All data were analyzed using SPSS, version 25 (IBM; Armonk, NY). Descriptive statistics were computed and represented as percentages or means (standard deviations). Group differences among potential covariates of interest (e.g., race/ethnicity and sex/gender) were examined using independent samples t-tests. Paired t-tests were used to examine differences within individuals between 1 and 10 contacts for TS of mechanical pain and between baseline and conditioned PPTs for CPM. The strength and direction of associations among continuous variables were examined using Pearson’s correlations. Sequential hierarchical multiple regression models were employed to investigate the extent to which experimentally-induced TS of mechanical pain and CPM prospectively predicted pain and physical function outcomes, controlling for demographic and clinical characteristics. Demographic characteristics were entered in step 1 of the hierarchical regression models, while clinical characteristics were entered in step 2, followed by TS of mechanical pain and CPM in step 3. The level of statistical significance was 0.05.

Results

Participant characteristics

Descriptive characteristics for the sample of participants living with cLBP are shown in Table 1. The average age of the sample was 45.4 (SD = 14.1) and ranged from 18 to 82 years. This sample was comprised of more female (56.7%) than male participants (43.3%). Further, 61.2% of the sample self-identified as Non-Hispanic Black or African American; the remaining participants indicated their race/ethnicity to be Non-Hispanic White or Caucasian (38.8%). The largest portion of the sample (33.8%) reported their annual household income to be between $0 and $19,999. The average BMI across all participants was 31.1 (SD = 7.4). The mean score for depressive symptoms was 17.6 (SD = 10.5) as indicated by CES-D; scores on the CES-D ranged from 0 to 47. Medical record review confirmed that 39.6% of the sample had a current and active prescription for an opioid analgesic. The average rating of movement-evoked pain on the SPPB was 26.4 (SD = 27.4); observed scores ranged from 0 (no pain) to 100 (most intense pain imaginable). Furthermore, physical function scores on the SPPB ranged from 3 to 12 (lower scores are suggestive of greater disability); the sample mean for SPPB physical function was 9.5 (SD = 1.9). Analysis of Q-Q plots and the Shapiro-Wilk tests (p < .05) revealed that the residuals of movement-evoked pain and physical function on the SPPB were not normally distributed. Lastly, mean self-reported pain severity on the BPI-SF was 4.7 (SD = 2.4) and ranged from 0 to 9.5, while mean self-reported pain interference on the BPI-SF was 3.7 (SD = 2.6) and ranged from 0 to 9.3.

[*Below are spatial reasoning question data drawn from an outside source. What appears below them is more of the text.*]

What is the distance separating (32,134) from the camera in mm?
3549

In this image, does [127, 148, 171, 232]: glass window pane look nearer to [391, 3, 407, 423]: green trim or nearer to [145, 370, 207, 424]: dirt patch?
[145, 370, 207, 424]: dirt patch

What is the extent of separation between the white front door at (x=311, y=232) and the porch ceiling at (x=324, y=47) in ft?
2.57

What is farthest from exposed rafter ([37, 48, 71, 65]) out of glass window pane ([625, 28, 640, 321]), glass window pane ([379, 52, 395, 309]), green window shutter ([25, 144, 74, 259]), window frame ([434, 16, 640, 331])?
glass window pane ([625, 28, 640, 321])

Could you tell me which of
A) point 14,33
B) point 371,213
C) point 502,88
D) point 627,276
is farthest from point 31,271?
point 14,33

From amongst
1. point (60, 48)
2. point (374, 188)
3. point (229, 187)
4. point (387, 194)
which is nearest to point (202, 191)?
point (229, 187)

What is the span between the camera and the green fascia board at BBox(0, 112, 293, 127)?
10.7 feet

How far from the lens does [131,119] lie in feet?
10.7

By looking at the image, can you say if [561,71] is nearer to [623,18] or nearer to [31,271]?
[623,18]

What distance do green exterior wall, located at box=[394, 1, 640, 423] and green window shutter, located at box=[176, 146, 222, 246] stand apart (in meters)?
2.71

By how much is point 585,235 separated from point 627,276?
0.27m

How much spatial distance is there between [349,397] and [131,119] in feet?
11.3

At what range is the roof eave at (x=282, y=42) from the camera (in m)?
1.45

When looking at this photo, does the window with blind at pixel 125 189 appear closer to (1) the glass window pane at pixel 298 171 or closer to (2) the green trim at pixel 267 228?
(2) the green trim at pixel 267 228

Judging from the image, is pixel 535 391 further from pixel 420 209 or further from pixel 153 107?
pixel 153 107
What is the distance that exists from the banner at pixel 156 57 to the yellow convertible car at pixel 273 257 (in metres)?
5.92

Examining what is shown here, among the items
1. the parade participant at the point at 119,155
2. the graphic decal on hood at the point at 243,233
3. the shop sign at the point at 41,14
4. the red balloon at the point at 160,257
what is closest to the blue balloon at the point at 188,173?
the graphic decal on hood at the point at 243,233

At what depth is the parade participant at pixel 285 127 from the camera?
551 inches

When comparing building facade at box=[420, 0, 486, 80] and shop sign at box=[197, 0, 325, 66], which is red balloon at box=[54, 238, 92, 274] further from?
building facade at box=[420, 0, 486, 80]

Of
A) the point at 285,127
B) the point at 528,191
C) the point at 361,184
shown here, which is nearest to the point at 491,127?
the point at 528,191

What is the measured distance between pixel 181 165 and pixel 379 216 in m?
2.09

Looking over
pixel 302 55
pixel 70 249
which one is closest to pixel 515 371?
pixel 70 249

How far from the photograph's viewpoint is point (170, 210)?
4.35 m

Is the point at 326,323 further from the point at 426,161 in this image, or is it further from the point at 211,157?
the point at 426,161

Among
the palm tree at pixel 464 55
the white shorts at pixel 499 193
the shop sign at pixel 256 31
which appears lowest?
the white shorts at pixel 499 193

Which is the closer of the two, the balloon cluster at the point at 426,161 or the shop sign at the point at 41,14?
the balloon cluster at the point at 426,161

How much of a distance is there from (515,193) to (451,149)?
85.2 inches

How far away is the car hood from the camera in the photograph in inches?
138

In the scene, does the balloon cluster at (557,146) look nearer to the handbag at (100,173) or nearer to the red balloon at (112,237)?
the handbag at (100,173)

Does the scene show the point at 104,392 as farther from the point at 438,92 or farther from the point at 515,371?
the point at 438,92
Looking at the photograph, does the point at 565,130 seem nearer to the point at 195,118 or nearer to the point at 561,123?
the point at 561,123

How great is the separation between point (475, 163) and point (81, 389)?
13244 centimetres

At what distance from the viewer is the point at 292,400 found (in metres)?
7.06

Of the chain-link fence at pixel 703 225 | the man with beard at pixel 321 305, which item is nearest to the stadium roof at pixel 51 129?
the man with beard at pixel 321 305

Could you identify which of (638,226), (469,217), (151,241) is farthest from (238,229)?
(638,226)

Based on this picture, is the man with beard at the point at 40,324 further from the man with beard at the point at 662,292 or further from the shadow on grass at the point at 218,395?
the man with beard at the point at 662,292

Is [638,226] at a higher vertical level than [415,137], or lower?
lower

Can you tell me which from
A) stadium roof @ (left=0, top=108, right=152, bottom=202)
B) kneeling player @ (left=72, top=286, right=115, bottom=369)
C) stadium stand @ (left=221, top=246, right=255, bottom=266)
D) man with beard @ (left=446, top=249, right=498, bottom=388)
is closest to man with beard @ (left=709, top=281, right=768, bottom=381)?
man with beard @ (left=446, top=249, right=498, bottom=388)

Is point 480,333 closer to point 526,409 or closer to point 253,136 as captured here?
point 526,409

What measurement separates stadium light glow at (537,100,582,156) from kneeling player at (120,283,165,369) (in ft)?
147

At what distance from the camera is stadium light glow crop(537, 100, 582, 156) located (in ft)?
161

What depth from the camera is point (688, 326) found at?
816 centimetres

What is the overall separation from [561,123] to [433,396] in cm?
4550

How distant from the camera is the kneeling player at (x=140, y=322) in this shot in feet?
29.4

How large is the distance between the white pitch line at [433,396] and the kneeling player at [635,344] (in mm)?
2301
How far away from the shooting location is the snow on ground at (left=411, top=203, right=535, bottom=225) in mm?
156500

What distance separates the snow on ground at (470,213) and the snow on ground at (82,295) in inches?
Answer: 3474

Table 1 Descriptive characteristics and clinical information for cLBP participants (N = 134)

TS and CPM effects

Comparative results for TS of mechanical pain and CPM are presented in Table 2. For TS of mechanical pain (512mN), the pain intensity rating elicited by the first contact was compared to the pain intensity rating elicited following 10 successive contacts. A paired t-test revealed that mean pain intensity ratings following 10 successive contacts were significantly greater than mean ratings for the first contact (t = 10.64, p < .001). This statistically significant TS effect is suggestive of endogenous pain facilitation at the site of the erector spinae muscles of the lumbar spine. For analysis of CPM effects, mean baseline PPT was compared to mean conditioned PPT. A paired t-test did not reveal statistically significant evidence of a CPM effect at the erector spinae muscles of the lumbar spine (t = 1.94, p = .054). This non-statistically significant CPM effect is likely indicative of diminished endogenous pain inhibitory capacity at the lumbar spine. Analysis of Q-Q plots and the Shapiro-Wilk tests (p < .05) revealed that the residuals of TS of mechanical pain and CPM were not normally distributed.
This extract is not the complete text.